TENBİH
Medeniyette istifam, sizi düşündürecek. Evet böyle istibdat ve sefahete, zilletle memzuç medeniyete; bedeviyeti tercih ediyorum. Bu medeniyet; eşhası, fakir ve sefih ve ahlâksız eder. Fakat medeniyet, nev-i insaniyetin terakki ve tekemmüle, mahiyet-i nev’iyesini kuvveden fiile çıkmasına hizmet eder. İşte bu nokta-i nazarda, medeniyeti istemek, insaniyeti istememektir. (n.f)

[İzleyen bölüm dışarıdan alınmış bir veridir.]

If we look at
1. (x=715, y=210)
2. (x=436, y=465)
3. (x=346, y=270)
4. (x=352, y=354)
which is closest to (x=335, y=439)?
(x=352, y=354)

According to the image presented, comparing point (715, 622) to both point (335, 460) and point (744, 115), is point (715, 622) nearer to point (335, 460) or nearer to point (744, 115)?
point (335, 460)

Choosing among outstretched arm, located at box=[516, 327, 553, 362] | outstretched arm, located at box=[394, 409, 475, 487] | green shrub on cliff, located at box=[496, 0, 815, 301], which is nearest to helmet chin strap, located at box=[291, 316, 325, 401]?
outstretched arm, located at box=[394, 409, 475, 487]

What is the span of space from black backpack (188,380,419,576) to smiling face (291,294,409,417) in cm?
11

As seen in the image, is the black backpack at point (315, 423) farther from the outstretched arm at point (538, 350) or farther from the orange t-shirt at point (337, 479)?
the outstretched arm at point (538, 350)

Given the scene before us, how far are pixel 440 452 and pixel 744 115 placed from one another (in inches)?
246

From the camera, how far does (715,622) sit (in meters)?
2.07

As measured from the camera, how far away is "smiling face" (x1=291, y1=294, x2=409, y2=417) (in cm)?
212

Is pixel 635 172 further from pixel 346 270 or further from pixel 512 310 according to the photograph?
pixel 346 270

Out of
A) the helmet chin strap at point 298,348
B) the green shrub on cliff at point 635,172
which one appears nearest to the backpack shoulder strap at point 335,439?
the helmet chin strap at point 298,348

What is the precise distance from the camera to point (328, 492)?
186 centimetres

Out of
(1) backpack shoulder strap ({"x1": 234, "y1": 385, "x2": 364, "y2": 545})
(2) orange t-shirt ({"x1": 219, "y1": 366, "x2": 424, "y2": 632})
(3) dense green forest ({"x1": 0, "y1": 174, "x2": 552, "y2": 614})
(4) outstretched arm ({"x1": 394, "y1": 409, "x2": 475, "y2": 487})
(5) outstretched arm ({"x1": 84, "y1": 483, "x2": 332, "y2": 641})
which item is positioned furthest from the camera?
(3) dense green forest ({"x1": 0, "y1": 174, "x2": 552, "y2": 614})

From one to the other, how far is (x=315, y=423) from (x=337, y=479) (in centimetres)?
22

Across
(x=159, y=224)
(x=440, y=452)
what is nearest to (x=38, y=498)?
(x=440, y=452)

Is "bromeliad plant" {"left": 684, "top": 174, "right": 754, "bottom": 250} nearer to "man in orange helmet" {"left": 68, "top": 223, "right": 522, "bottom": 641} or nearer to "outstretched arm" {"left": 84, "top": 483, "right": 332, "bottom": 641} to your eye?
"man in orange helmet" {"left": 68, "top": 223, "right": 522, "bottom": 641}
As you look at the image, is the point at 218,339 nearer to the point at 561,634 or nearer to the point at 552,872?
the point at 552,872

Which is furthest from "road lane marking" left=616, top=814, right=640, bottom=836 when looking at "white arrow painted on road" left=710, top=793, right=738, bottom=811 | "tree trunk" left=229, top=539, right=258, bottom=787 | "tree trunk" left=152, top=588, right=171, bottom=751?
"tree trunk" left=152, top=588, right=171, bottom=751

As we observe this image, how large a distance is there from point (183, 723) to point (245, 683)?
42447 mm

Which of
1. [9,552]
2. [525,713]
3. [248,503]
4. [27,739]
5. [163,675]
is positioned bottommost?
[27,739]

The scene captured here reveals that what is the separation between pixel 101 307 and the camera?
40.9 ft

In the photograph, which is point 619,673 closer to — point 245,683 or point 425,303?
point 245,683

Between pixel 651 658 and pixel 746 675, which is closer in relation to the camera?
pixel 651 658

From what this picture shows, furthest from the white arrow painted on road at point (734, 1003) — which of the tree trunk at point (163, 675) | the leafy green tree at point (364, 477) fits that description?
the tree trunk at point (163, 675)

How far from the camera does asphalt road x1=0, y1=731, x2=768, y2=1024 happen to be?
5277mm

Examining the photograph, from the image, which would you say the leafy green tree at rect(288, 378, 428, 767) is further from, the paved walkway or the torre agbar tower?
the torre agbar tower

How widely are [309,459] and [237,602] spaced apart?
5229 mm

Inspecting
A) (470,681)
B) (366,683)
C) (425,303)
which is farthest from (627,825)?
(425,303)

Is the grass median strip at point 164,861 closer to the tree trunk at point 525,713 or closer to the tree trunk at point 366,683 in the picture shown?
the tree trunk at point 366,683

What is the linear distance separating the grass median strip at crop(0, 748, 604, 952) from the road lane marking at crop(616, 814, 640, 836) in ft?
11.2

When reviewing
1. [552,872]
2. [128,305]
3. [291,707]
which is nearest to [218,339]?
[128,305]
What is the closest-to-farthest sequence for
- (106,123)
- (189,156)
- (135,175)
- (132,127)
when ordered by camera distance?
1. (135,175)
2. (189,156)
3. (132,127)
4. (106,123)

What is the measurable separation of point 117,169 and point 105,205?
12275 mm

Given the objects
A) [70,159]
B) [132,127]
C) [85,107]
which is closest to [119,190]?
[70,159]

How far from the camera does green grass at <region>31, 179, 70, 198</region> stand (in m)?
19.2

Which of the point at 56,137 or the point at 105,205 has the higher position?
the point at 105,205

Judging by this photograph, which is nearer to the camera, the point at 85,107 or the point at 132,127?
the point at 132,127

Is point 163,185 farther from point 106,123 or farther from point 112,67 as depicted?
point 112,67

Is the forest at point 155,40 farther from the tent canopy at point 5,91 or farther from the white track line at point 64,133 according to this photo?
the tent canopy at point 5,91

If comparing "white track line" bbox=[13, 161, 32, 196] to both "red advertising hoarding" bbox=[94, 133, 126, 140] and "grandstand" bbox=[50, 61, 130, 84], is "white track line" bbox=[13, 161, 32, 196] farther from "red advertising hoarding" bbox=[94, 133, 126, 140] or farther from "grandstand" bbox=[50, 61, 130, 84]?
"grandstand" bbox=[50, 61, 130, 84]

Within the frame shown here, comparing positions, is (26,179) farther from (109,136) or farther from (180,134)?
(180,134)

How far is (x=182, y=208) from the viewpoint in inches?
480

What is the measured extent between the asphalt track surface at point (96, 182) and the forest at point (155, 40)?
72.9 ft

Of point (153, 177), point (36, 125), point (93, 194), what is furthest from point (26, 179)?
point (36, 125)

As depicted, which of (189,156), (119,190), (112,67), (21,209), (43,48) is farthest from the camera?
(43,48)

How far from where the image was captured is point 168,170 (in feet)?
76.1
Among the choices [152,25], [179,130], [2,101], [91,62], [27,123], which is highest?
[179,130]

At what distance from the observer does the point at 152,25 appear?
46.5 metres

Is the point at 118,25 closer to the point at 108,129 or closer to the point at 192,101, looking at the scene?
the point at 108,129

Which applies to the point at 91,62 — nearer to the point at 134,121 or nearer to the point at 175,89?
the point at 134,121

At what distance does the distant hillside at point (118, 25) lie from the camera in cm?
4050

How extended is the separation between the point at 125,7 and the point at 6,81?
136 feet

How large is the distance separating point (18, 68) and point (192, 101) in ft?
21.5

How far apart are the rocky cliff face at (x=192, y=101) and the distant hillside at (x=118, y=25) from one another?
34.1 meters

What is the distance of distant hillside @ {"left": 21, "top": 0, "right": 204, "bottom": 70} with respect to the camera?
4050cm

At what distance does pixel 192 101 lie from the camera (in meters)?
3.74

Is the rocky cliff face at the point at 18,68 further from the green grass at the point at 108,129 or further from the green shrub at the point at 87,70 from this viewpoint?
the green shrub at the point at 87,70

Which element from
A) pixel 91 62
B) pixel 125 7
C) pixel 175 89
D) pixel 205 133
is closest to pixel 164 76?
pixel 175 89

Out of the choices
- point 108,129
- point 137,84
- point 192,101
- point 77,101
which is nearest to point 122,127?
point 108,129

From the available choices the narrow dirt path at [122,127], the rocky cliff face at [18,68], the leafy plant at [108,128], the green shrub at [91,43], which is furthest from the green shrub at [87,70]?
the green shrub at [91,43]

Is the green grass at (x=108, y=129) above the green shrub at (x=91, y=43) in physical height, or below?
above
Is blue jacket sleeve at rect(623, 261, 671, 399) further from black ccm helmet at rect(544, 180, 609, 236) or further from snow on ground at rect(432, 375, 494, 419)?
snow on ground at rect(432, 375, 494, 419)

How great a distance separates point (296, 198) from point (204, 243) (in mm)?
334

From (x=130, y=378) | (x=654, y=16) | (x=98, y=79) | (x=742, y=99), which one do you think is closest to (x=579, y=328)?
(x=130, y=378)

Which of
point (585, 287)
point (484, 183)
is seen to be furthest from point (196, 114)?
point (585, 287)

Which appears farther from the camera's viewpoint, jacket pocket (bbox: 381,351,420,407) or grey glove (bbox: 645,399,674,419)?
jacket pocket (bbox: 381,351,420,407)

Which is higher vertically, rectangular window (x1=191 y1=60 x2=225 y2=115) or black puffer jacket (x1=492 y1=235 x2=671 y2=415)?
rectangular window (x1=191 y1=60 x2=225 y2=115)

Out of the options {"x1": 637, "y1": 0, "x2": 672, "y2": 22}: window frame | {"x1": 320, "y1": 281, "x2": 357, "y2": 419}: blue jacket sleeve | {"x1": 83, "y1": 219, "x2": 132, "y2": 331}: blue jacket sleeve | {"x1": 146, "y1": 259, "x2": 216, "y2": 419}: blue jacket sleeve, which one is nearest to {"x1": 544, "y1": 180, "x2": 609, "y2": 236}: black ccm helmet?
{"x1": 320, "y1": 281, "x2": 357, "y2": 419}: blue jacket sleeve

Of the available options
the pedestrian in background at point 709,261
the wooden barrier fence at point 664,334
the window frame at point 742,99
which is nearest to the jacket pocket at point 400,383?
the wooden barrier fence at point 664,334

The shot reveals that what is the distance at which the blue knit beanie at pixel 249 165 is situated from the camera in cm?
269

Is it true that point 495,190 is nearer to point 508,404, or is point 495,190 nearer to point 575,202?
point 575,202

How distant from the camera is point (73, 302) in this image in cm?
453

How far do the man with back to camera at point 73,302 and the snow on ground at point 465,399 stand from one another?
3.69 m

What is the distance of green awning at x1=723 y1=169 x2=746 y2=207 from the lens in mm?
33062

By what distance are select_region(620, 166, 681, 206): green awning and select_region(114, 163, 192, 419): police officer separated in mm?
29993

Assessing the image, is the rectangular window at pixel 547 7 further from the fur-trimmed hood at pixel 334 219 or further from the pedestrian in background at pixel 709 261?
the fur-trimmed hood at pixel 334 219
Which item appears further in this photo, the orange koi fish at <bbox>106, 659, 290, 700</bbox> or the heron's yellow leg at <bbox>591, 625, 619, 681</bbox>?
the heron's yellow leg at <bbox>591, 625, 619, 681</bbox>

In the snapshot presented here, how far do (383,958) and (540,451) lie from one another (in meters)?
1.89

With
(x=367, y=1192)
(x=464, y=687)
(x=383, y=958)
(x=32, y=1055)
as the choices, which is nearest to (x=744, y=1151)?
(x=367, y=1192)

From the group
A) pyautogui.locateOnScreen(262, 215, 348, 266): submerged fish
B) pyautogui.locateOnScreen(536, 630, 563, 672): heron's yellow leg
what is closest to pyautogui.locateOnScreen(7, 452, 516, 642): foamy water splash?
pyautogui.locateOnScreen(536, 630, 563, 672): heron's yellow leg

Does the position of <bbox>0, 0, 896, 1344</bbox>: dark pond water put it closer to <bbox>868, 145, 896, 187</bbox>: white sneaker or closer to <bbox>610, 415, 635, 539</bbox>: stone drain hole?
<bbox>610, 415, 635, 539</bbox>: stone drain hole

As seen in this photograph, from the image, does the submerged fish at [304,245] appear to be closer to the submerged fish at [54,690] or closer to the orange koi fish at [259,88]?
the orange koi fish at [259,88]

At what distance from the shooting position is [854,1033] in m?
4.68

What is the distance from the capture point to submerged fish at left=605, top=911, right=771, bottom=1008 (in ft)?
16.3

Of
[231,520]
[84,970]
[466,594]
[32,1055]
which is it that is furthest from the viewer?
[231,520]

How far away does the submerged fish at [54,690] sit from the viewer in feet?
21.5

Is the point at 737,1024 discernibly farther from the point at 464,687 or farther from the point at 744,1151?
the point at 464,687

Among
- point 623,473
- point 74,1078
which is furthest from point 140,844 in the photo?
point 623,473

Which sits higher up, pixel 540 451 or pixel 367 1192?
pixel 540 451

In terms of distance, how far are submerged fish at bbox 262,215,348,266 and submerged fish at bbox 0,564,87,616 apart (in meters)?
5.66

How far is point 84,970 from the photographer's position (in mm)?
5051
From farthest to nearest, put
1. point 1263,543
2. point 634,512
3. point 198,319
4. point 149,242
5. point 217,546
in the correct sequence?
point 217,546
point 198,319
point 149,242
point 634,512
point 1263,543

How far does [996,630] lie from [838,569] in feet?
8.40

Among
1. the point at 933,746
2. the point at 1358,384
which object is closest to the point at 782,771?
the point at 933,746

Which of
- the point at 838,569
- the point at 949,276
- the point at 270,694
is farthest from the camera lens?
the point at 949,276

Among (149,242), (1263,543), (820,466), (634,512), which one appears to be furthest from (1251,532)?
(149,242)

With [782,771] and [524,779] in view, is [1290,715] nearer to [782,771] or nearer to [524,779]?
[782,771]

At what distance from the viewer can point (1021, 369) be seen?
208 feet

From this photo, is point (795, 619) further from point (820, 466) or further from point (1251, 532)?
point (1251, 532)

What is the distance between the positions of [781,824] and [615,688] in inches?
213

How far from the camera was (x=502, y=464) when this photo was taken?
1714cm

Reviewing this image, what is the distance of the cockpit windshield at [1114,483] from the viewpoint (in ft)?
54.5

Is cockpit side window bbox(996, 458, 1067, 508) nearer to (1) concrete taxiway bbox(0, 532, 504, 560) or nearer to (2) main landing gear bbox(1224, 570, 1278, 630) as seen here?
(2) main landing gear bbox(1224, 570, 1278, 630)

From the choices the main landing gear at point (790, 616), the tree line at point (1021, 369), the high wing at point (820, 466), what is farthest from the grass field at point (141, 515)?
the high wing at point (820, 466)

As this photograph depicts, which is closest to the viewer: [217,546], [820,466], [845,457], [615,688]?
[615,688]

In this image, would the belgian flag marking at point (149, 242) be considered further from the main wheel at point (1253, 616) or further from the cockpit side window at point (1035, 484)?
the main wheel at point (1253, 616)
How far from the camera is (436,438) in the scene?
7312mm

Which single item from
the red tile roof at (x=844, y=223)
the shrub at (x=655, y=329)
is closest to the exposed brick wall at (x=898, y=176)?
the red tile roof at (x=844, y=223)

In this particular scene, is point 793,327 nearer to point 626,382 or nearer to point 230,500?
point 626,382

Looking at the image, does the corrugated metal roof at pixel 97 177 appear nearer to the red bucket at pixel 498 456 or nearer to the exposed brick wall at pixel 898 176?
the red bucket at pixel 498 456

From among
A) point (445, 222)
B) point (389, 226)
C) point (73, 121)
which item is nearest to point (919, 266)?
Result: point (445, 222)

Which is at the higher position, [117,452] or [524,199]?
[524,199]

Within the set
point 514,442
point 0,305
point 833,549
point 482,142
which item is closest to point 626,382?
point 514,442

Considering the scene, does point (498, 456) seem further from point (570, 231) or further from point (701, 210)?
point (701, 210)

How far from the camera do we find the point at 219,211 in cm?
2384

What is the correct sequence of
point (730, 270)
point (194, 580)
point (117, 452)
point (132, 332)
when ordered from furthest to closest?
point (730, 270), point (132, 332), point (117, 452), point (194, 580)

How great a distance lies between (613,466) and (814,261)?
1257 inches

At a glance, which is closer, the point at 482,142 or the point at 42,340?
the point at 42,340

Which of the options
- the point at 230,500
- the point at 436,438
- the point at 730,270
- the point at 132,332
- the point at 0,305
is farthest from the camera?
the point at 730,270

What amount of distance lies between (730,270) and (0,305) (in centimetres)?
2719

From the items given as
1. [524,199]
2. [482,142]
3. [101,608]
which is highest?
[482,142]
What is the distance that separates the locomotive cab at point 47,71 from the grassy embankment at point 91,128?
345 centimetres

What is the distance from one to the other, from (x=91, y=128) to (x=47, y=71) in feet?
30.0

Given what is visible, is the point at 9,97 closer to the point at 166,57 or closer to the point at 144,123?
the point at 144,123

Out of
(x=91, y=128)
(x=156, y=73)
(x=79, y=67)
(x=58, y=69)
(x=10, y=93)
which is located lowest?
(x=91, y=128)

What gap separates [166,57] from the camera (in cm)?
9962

Hem de mana-yı meşrutiyete ibtilâ ve muhabbetimin sebebi budur ki: Asya ve âlem-i İslâmiyetin istikbalde –Firdevsin birinci kapısı–, meşrutiyet ve hürriyettir. Ve tali’ ve taht ve baht-ı İslâmın anahtarı da, meşrutiyettir. Zira, şimdiye kadar, üç yüz milyon İslâm, ecanibin istibdad-ı manevisi altında eziliyor idi. Şimdi hâkimiyet-i millet; âlemde, bahusus bundan sonra Asya’da hükümferma olduğu halde her bir ferd-i müslüman, hâkimiyetin bir cüz’-ü hakikisine malik olur. Ve hürriyet, üç yüz milyon İslâmı esaretten halâs etmeğe bir çare-i yegânedir. Farz-ı muhal olarak burada yirmi milyon nüfus, tesis-i hürriyette çok zarardîde olsalar da, feda olsunlar; yirmiyi verir, üç yüzü alırız.
Derîga! Nerdeki anâsır, hava gibi muhtelittir, su gibi mümteziç olmaması. İnşaallah, elektrik-i hakaik-ı İslâmiyetle imtizaç ederek, ziya-yı maarif ve hararetle, kuvvet tevlidiyle bir mizac-ı mutedile-i adalet vücuda gelecektir.
Yaşasın meşrutiyet-i meşrua, sağ olsun hakikat-ı şeriatın terbiyesinden çıkan neyyir-i hürriyet!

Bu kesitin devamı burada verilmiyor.